By Elizabeth Moscoso
ALEXANDRIA, VA – Wedding days are always special, but for Alexandria resident Sarah Aiken, tying the knot was exceptionally touching because of one particular guest.
In 2012, Aiken donated bone marrow to a stranger. The stranger happened to be little six-year-old Kinley Strohl from Delaware, OH, who had been battling blood cancer and needed a transplant to survive.
A year after the transplant was complete, Strohl’s mother connected with Aiken and shared the miraculous news that her daughter’s transplant was a success. The incredible uniqueness of each person’s DNA means that finding a matching donor is extremely rare. It’s no surprise that a strong connection was formed over the next seven years after the transplant. Aiken and Kinley kept in touch online, but they hadn’t met in person. Once Aiken got engaged though, she knew she needed Strohl by her side at her wedding.
“We were crying when she hugged me,” Strohl said. “It was like we’d met before. I have a bond with her no one else has.”
The now 14-year old Strohl flew in with her parents and older brother from Delaware, Ohio, for the wedding at Celebrations at the Bay in Pasadena, Md.
“[It’s as] if we’ve been best friends for years,” Aiken said. ““I believe everything happens for a reason. Things are meant to be and people are meant to meet. And our families are meant to be intertwined.”
Strohl spent time with Aiken’s bridesmaids the morning of the wedding, helped put on Aiken’s wedding shoes, and fixed her dress.
“Sarah saved my life,” said Kinley. “I feel special and honored to have received her bone marrow, especially when there are kids still fighting for their lives. She’s a loving, caring person and is like an older sister.”
Their incredible transplant story was recently covered in the New York Times, which reported it all started in 2009 when Aiken, now 31, was a senior studying nursing at the University of Pittsburgh. When she heard about a bone marrow drive on campus with DKMS, an international nonprofit organization dedicated to ending blood cancers and finding donors, Ms. Aiken volunteered to help run the drive and registered to be a donor.
“It takes only 30 seconds to swab your cheek,” said Aiken. “Knowing I’d be taking care of people with cancer, and seeing strangers signing up to help save people’s lives, made me want to do the same.”
Seventy percent of people suffering from leukemia, lymphoma and other blood cancers must rely on donors outside their families. It’s critical that organizations like DKMS have as many registered donors as possible to increase the likelihood of having a match.
If you want to register to be a potential lifesaver, you can request a swab kit online through DKMS at dkms.org.

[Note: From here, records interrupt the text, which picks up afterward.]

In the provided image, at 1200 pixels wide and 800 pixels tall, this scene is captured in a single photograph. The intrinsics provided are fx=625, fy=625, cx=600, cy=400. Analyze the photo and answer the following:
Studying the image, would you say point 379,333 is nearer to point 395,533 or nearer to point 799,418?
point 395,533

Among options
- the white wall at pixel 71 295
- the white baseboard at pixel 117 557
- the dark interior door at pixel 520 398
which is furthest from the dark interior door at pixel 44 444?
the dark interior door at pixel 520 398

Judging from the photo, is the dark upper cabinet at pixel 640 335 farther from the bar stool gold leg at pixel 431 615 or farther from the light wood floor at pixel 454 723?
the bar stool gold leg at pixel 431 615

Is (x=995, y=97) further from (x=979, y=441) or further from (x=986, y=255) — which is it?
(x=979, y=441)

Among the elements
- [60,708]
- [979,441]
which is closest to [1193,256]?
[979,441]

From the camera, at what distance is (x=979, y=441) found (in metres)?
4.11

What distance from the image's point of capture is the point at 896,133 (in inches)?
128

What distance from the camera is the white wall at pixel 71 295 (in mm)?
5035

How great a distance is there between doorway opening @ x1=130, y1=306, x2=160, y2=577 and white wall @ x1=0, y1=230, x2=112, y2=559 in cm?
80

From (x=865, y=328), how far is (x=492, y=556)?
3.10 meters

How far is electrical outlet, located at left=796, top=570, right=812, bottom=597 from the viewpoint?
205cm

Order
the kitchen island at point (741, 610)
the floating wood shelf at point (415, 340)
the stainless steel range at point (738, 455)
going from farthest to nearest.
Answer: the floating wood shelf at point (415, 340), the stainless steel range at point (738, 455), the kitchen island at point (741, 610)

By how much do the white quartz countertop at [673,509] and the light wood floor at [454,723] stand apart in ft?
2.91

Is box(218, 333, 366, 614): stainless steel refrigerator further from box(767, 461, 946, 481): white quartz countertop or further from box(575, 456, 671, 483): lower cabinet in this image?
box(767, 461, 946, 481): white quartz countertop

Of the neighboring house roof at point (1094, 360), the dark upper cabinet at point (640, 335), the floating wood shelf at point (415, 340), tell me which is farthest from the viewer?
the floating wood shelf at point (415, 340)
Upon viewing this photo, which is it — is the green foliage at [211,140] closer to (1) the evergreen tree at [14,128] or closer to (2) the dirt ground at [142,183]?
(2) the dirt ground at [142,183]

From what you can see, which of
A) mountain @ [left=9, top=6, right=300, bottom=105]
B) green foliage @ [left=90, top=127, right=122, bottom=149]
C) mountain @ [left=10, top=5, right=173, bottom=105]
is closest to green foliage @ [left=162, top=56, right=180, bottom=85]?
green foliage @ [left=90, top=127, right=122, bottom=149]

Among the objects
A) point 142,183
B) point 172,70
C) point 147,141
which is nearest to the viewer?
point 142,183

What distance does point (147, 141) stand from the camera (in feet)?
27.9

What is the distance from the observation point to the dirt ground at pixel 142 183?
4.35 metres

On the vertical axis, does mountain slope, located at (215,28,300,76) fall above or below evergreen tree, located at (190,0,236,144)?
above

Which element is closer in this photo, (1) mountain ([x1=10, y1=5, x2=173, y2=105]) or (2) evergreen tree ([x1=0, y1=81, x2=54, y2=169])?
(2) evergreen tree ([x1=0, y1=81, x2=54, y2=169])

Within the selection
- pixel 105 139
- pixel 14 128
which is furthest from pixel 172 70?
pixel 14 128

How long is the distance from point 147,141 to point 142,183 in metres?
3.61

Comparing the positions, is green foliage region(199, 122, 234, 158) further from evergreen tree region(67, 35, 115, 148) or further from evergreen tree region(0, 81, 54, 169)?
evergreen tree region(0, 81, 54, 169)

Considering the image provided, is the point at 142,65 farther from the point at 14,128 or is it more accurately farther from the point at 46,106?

DKMS is an international nonprofit organization, founded 28 years ago in Germany by Dr. Peter Harf when he lost his wife Mechtild to leukemia. Peter promised her that he would help every blood cancer patient find a matching donor. At that time, there were only 3,000 potential stem cell donors available to provide a transplant in Germany and within one year of founding DKMS, the number of stem cell donors increased to 68,000. Today, DKMS, which stands for “Deutsche KnochenMarkSpenderdatei” (in German) translates to “German Bone Marrow Donor File,” has registered over 9 million potential donors worldwide.